Though we all know the real best Burroughs girl is Martian princess Dejah Thoris, all day.

The transformation of mucker Billy Byrne from thuggish third-rate villain to hero was overall well done and enjoyable. Burroughs was careful to show a gradual change, by degrees. It was love that ultimately did it for him and flicked a kind of switch. Other parts of Billy’s change, particularly his swift adoption of Barbara’s genteel English…well, didn’t sell me as much.

Bridge made for an initially interesting sidekick and friend, though by the end of the story he had turned rather generic and unremarkable. I was a bit surprised that Billy absconded with Barbara and her father in the end, presumably leaving an injured Bridge to wonder and piece together what had happened to his friend and the woman he had fallen in love with.

What Tarzan had going for it that The Mucker didn’t was the injection of fantastic story elements. You might be tempted to point to the island of Yoka, but a half-savage offshoot isle of the Japanese empire isn’t SF or F. The man-like Mangani of Tarzan are borderline F. And hey, this is BushiSFF.

I also didn’t particularly enjoy stumbling through all the bastardized English in The Mucker, something Tarzan didn’t make me do.

Overall it was a decent read. I’d give it a 3.5/5, along with a warning that it’s just an adventure story with no scifi or fantasy elements.

5 Comments

  1. I rate the Mucker higher than the Tarzan novels actually. I love Tarzan, but the Mucker actually has a character arc. Also Cannibal Samurai. Gotta have Cannibal Samurai.

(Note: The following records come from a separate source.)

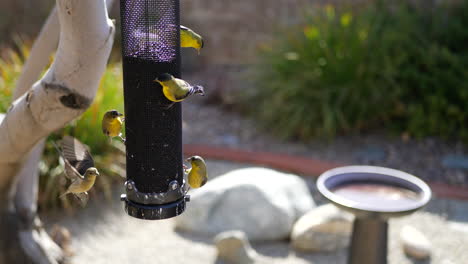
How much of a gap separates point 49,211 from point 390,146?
3771mm

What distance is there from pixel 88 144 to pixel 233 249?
197cm

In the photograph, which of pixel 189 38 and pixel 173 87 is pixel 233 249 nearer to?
pixel 189 38

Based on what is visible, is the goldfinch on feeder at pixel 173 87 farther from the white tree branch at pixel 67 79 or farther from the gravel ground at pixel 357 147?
the gravel ground at pixel 357 147

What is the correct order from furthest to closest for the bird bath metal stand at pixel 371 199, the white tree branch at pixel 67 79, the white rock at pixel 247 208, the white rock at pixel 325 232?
1. the white rock at pixel 247 208
2. the white rock at pixel 325 232
3. the bird bath metal stand at pixel 371 199
4. the white tree branch at pixel 67 79

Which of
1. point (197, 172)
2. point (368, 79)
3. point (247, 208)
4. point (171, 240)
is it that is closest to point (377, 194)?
point (247, 208)

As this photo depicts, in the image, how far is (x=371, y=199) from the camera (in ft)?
13.0

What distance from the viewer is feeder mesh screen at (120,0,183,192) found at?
7.13 ft

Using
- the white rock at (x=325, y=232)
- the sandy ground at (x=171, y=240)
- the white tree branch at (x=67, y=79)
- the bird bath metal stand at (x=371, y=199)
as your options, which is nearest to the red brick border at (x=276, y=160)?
the sandy ground at (x=171, y=240)

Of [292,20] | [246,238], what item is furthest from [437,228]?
[292,20]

      • You mean not having any Cannibal Samurai in it?

        Tarzan seems to be more of an archtype and that resonates with people. Feral children have a long history dating at least as far back as Romulus and Remus.

  2. How many of the Tarzan novels have you read? There are more than 20; also to get a fuller picture of Jane, you need to read The Return of Tarzan back to back with Tarzan of the Apes. They are actually two halves of the same story.

    I agree that Tarzan is more of an archtype; perhaps that’s why those novels have done so well overseas. I wonder how well the Mucker and its sequel did outside the US and Canada?

    Interesting choice, Bushi; twenty years ago, I would have thought the Mucker lost and buried as far as modern audiences were concerned.

    • Actually Gita spurred me on to read it! It was on my radar but otherwise I wouldn’t have gotten to it anytime soon.

      I’ve only read the first Tarzan. Alex (Cirsova) swears by the second one, I think, so maybe I will give it a chance sometime. It just bothers me knowing that Burroughs basically retcons Clayton into a villain so that Tarzan can get the girl and the inheritance.